» Texto de origem:
⁂

A Arquidiocese de Braga pode orgulhar-se de ter entre os seus pastores grandes homens que muito fizeram pela qualidade e pureza da música litúrgica. São Marinho de Dume, no século VI, fez da reforma do canto litúrgico uma das grandes prioridades da sua ação pastoral. Assim, no primeiro Concílio de Braga (561-563), no qual São Martinho tomou parte ainda como bispo de Dume, os Cânones 11 e 12 indicam claramente que se deviam banir do canto litúrgico as mundanidades quer no que respeita à indumentária dos executantes quer quanto ao conteúdo dos textos. A este respeito, o Cânon 12 determina que tudo o que se cantar na igreja seja apenas tirado do livro dos Salmos ou dos restantes livros do Antigo e Novo Testamento.

Apesar de São Frutuoso, bispo de Braga no século VII, não ter escrito nada no que refere à música litúrgica, o seu biógrafo indica que ele teria recebido a sua educação de Conâncio, bispo de Palência. Este bispo visigodo é referido por Santo Ildefonso no seu De viribus illustribus como sendo um dos grandes músicos do seu tempo, versado em escrita poética e música sagrada; reformador do canto eclesiástico, tendo deixado escritas numerosas melodias e um livro de orações.

São Geraldo, arcebispo de Braga entre 1096 e 1108, foi chantre de Moissac e, consequentemente, tinha a responsabilidade de assegurar o canto e a formação dos noviços desta grande abadia clunicense. É, portanto, natural que, depois de ter trabalhado junto do bispo de Toledo também como chantre, São Geraldo tivesse enriquecido a Arquidiocese de Braga com toda a sua experiência e saber no canto eclesiástico.

⁂

» Objetivo 1: Repita, sem qualquer alteração, o trecho do texto sobre a música litúrgica em Braga entre "São Geraldo, arcebispo" e "no canto eclesiástico.", inclusive.
» Objetivo 2: Continue o texto sobre a música litúrgica em Braga a partir do ponto em que termina.
Não é preciso recorrer às entradas apresentadas a seguir.

» Material fornecido:
⁂

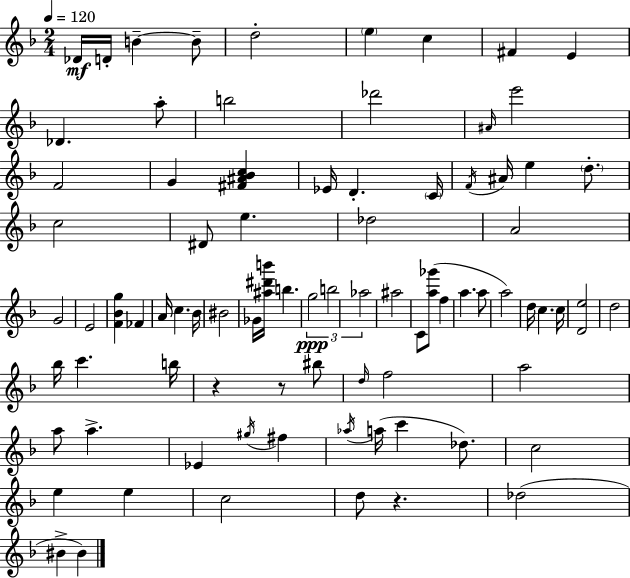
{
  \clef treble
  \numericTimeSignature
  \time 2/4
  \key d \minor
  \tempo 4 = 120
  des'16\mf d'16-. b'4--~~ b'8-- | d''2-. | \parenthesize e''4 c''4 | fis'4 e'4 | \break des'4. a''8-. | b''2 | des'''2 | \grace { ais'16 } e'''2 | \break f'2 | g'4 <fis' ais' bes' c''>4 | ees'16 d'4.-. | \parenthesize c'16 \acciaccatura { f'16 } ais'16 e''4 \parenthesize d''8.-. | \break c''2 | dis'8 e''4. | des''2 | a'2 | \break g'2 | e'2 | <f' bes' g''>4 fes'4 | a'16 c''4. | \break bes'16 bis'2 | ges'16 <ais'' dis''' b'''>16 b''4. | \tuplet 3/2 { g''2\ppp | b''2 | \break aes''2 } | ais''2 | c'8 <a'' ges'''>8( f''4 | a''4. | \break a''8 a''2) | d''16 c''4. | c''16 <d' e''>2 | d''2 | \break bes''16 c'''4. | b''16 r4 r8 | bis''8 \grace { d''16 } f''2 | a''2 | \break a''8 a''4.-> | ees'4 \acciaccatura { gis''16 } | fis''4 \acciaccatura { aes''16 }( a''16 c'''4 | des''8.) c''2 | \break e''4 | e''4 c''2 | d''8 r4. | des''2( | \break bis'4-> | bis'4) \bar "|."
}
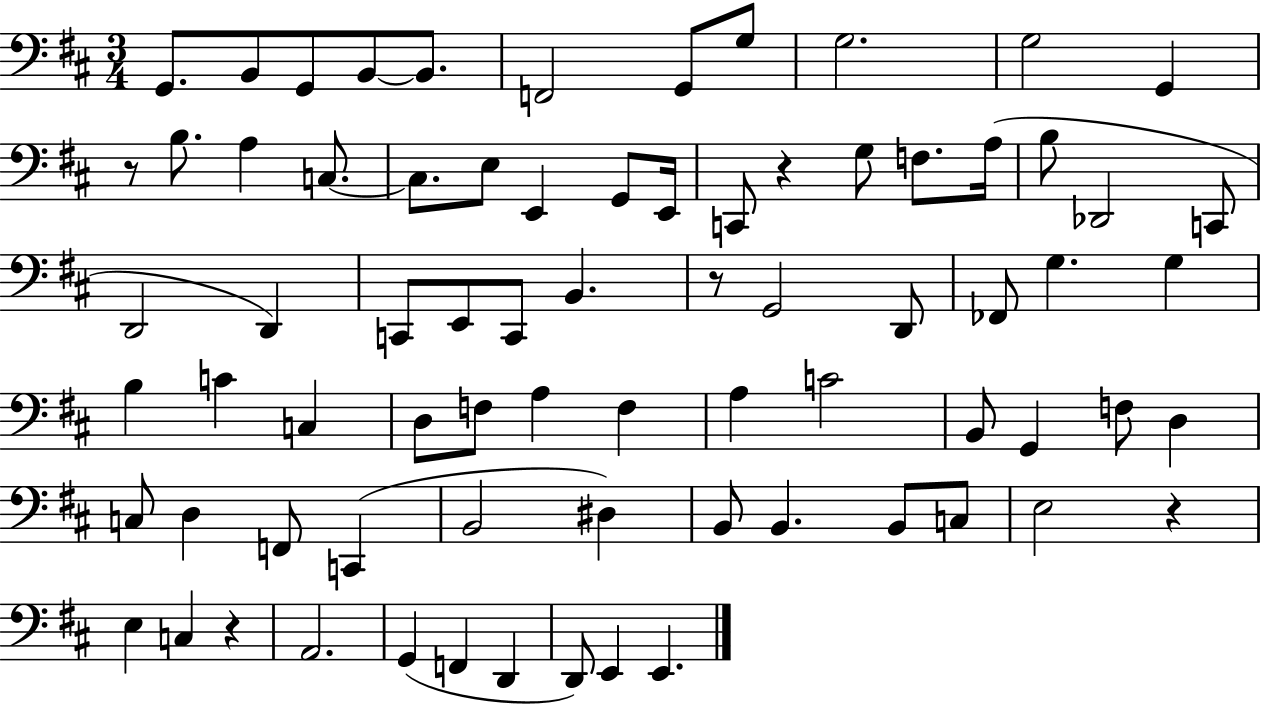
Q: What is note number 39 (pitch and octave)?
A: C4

⁂

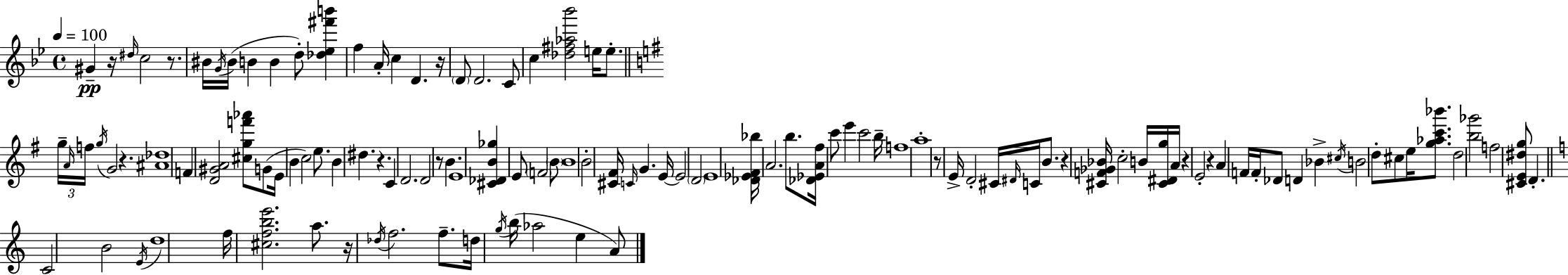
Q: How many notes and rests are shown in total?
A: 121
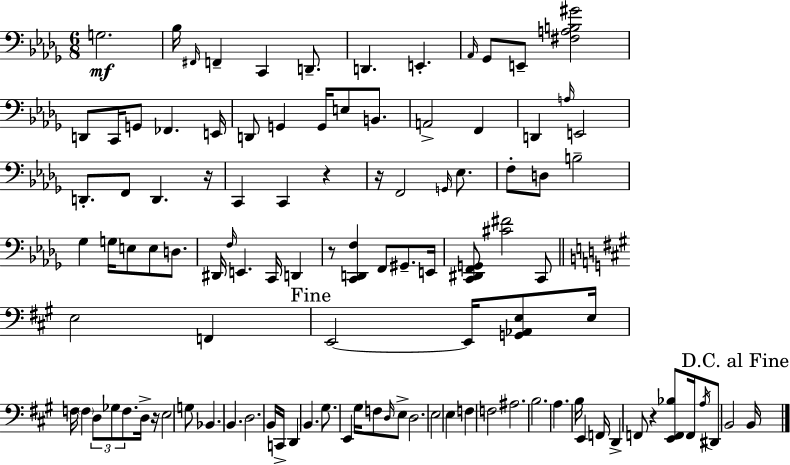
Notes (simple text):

⁂

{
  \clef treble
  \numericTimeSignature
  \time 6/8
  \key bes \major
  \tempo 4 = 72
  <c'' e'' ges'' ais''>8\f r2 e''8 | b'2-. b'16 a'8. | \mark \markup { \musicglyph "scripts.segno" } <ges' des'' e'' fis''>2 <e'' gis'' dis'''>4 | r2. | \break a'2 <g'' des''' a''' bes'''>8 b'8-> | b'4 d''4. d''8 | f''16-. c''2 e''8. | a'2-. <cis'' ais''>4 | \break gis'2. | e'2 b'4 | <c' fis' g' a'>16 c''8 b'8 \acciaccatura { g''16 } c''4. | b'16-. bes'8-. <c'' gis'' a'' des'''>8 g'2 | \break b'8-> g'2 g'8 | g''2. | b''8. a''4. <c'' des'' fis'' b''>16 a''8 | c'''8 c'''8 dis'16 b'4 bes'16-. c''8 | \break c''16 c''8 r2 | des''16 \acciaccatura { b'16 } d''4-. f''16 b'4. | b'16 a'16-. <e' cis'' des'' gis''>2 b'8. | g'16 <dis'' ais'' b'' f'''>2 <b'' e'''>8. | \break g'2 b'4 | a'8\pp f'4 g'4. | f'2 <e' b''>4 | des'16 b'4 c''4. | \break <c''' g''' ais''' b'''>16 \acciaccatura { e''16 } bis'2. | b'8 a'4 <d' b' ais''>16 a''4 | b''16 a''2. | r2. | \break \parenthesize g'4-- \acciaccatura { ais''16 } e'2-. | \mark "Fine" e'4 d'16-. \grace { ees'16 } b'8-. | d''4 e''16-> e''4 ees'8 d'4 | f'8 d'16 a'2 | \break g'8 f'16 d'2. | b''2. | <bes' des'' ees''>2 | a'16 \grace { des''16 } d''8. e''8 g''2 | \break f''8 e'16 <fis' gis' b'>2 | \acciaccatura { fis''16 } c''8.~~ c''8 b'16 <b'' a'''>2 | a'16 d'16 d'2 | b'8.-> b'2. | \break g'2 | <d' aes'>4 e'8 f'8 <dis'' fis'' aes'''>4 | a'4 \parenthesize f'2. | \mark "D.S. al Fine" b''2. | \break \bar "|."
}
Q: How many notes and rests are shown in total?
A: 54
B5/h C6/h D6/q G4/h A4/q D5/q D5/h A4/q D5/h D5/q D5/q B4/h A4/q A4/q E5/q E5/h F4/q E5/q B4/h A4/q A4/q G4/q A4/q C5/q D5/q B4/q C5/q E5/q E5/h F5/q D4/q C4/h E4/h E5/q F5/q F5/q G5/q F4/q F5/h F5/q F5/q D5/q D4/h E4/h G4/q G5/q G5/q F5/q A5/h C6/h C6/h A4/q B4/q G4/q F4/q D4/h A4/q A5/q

⁂

» Resposta 1:
São Geraldo, arcebispo de Braga entre 1096 e 1108, foi chantre de Moissac e, consequentemente, tinha a responsabilidade de assegurar o canto e a formação dos noviços desta grande abadia clunicense. É, portanto, natural que, depois de ter trabalhado junto do bispo de Toledo também como chantre, São Geraldo tivesse enriquecido a Arquidiocese de Braga com toda a sua experiência e saber no canto eclesiástico.

» Resposta 2:
Na ação reformadora de São Bartolomeu dos Mártires, temos algumas referências à música litúrgica. É indicado o estado deplorável em que se encontrava o canto litúrgico mesmo em igrejas que deviam ser exemplares. Assim, por exemplo, é referido que na Colegiada de Nossa Senhora da Oliveira o latim era tão maltratado que São Bartolomeu teve de impor uma melhor preparação do Ofício Coral. Na sua célebre visitação ao Cabido da Sé de Braga, ele faz várias observações visando melhorar a qualidade do Ofício Coral zelando pela “honestidade das vozes e dos cantores”. No programa formativo do Seminário de São Pedro, fundado pelo Santo Arcebispo, o canto e a música eram disciplinas obrigatórias e os requisitos eram tão elevados que foi aconselhado a São Bartolomeu dos Mártires que os baixasse um pouco, para que, por esse critério, não fossem afastados demasiados candidatos ao sacerdócio. Mas, sem dúvida, a sua mais bela referência musical encontra-se no primeiro capítulo da segunda parte do Estímulo dos pastores quando ele compara os pastores a “Rouxinóis de Deus”: “Oh! Sejamos rouxinóis de Deus, não sejamos mais do que a voz de Deus.” Ele inscreve-se assim na grande tradição bíblica do chamado sacrifício dos lábios: a confissão do Nome de Deus e a jubilação do canto de louvor. Os profetas consideravam o sacrifício dos lábios, outro nome para o canto litúrgico, bem superior aos sacrifícios sangrentos do Templo de Jerusalém (Jer 33, 11; Os 14, 2; Heb 13, 15).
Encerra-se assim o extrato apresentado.